PICKLE_PATH = os.path.join(DATA_PATH, 'pickle')

In [6]:
def sel_model(name):
    path = os.path.join(path_model_dir,name)
    data = (name, path)
    file_path = os.path.join(PICKLE_PATH, 'sel_video_model.pkl')
    with open(file_path, 'wb') as f:  
        pickle.dump(data, f)
    return data

In [7]:
path_model = interact(sel_model, name=models_names);

interactive(children=(Dropdown(description='name', options=('YOLOv10m_FMD_01.onnx', 'YOLOv10m_FMD_02.onnx', 'Y…

In [116]:
with open(os.path.join(PICKLE_PATH, 'sel_video_model.pkl'), 'rb') as f:
    sel_model = pickle.load(f)

## ***Create model***

In [117]:
model_session = ort.InferenceSession(sel_model[1])

In [118]:
# Model parameters
input_name = model_session.get_inputs()[0].name
output_names = [output.name for output in model_session.get_outputs()]
print(
    'Input name: ', input_name,
    '\nOutput names: ', output_names
)

Input name:  images 
Output names:  ['output0']


In [119]:
input_shape = model_session.get_inputs()[0].shape
output_shape = [output.shape for output in model_session.get_outputs()]
print(
    'Input shape: ', input_shape,
    '\nOutput shape: ', output_shape
)

Input shape:  [1, 3, 640, 640] 
Output shape:  [[1, 6, 8400]]


In [120]:
transpose_check_output = True

In [121]:
# check models
if len(output_shape[0]) != 3:
    print('Wrong type of model used!!!')
    assert len(output_shape[0]) == 3
    
else:
    if output_shape[0][1] > output_shape[0][2]:
        transpose_check_output = False
    else:
        transpose_check_output = False

print('Transpose is necessary: ', transpose_check_output)

Transpose is necessary:  False


## ***Load videos***

In [122]:
path_dir_videos = os.path.join(VIDEOS_PATH, 'test_videos')

In [123]:
videos_names = load_file(path_dir_videos, suffix='.mp4')
videos_names

['test-video1.mp4', 'test-video2.mp4']

In [124]:
def sel_video(name):
    path = os.path.join(path_dir_videos,name)
    data = (name, path)

Data excerpts —
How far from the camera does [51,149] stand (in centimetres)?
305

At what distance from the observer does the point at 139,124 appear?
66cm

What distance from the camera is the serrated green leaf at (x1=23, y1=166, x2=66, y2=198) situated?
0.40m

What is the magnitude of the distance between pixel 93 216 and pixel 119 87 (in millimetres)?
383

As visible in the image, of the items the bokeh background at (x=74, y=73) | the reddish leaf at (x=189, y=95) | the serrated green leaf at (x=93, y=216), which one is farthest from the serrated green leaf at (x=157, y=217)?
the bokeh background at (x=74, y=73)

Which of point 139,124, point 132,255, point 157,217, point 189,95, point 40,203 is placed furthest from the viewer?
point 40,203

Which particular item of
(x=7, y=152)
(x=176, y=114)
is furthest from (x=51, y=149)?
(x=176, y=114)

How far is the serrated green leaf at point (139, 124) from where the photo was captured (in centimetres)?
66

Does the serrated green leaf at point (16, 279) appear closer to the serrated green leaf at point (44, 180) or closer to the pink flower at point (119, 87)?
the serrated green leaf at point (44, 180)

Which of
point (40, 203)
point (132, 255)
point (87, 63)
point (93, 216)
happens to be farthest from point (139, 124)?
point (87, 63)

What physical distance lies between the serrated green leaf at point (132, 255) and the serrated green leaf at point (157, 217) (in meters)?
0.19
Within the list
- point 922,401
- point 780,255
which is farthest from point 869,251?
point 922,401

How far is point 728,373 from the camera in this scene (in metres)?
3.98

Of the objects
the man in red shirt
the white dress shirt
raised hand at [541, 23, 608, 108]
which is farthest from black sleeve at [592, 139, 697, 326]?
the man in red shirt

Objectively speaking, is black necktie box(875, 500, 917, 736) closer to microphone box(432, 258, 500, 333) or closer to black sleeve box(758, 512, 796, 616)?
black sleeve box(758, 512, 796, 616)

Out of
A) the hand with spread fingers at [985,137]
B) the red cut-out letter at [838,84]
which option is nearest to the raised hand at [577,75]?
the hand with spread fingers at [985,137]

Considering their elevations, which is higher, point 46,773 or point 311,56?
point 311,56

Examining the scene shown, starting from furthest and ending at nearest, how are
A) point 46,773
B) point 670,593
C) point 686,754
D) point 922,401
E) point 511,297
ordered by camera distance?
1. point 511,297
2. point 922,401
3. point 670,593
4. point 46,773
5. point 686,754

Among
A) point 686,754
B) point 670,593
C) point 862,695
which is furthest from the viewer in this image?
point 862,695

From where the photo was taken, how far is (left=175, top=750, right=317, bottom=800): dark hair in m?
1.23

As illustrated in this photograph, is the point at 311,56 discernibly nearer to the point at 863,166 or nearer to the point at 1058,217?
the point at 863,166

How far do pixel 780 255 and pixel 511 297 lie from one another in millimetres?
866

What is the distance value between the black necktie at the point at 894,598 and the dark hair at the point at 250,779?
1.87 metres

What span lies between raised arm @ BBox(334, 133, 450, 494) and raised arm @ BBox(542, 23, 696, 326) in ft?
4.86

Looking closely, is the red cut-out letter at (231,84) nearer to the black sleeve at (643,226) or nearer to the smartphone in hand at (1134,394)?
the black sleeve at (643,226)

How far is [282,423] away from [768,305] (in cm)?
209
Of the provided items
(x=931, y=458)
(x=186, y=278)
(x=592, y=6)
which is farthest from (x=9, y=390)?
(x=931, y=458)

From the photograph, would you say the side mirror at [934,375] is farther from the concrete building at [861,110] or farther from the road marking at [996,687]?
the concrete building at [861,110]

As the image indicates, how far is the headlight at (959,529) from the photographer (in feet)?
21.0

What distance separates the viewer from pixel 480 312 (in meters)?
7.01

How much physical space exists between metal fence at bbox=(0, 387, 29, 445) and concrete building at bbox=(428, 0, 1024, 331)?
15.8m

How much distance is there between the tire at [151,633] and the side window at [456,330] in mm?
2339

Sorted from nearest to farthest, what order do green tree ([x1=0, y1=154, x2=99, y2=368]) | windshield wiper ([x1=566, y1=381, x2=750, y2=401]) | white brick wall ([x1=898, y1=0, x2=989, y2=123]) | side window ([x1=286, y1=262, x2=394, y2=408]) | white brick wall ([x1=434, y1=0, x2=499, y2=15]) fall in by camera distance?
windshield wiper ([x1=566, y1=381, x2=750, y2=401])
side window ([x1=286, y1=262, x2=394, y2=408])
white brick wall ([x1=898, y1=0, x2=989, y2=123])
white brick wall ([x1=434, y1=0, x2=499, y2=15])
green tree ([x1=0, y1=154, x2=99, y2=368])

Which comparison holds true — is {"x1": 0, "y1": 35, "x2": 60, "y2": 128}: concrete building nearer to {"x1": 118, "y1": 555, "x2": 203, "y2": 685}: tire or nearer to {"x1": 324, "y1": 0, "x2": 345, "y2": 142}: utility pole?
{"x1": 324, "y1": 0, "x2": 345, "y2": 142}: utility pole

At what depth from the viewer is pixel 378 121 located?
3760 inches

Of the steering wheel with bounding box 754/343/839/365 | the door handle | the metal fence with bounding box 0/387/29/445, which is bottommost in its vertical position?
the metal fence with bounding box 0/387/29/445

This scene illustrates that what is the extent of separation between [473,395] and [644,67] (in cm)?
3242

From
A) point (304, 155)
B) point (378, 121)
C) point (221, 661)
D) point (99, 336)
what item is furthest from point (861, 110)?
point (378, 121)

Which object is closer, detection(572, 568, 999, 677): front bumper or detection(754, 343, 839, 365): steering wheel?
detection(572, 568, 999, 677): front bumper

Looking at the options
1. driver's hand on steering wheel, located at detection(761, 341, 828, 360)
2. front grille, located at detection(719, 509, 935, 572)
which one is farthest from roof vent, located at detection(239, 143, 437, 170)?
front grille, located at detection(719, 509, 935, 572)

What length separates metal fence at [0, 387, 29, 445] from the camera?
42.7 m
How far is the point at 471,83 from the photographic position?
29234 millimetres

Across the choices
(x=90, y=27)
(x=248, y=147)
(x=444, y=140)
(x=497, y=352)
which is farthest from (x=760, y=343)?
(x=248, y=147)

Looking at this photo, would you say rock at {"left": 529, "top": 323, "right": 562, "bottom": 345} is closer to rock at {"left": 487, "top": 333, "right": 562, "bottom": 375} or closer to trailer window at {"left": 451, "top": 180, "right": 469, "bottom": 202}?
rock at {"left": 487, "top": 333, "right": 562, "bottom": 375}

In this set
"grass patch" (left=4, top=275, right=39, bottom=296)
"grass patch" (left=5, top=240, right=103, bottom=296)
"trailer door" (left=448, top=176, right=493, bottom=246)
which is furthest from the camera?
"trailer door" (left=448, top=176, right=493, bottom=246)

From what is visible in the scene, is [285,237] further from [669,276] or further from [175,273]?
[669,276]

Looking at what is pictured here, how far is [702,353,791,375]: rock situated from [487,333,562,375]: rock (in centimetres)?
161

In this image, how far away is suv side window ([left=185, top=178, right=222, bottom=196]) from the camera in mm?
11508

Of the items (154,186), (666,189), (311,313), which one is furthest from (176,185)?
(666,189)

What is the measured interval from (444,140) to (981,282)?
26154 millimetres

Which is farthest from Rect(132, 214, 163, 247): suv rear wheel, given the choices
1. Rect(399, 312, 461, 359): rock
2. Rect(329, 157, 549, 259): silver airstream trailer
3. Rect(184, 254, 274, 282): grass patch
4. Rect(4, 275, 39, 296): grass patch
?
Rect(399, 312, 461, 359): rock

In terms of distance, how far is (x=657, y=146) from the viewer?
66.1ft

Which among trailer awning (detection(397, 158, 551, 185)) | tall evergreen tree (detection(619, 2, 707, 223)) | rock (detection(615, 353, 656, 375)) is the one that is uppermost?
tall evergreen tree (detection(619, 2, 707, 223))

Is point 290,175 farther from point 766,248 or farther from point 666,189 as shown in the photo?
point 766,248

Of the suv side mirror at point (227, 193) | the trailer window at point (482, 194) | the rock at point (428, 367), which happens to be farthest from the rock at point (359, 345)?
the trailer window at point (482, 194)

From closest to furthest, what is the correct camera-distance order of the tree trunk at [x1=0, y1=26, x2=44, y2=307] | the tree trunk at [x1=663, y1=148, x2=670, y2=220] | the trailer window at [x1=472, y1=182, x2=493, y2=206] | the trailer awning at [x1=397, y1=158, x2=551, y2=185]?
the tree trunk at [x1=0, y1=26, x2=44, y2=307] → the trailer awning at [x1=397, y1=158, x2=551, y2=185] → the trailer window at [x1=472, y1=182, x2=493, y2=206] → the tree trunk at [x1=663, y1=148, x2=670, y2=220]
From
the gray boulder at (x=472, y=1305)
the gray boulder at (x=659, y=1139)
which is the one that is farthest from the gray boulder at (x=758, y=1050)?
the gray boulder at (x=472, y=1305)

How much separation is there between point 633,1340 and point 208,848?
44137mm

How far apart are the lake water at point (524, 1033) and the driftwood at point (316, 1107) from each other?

Given exercise 1 —
Do these statements agree with the notebook? (a) The model's input shape is printed as [1, 3, 640, 640]. (b) The test videos are loaded from a directory named 'test_videos'. (c) The selected model is pickled to a file named 'sel_model.pkl'. Answer each with yes or no and quote the notebook's deciding words.
Given exercise 2 —
Can you return everything in the notebook from "with open(file_path, 'wb')" down to "sel_model = pickle.load(f)", copied word for word?
The entries play no part in this work.

Finished answer 1 —
(a) Yes: "Input shape:  [1, 3, 640, 640]"
(b) Yes: "path_dir_videos = os.path.join(VIDEOS_PATH, 'test_videos')"
(c) No: "file_path = os.path.join(PICKLE_PATH, 'sel_video_model.pkl')"

Finished answer 2 —
with open(file_path, 'wb') as f:  
        pickle.dump(data, f)
    return data

In [7]:
path_model = interact(sel_model, name=models_names);

interactive(children=(Dropdown(description='name', options=('YOLOv10m_FMD_01.onnx', 'YOLOv10m_FMD_02.onnx', 'Y…

In [116]:
with open(os.path.join(PICKLE_PATH, 'sel_video_model.pkl'), 'rb') as f:
    sel_model = pickle.load(f)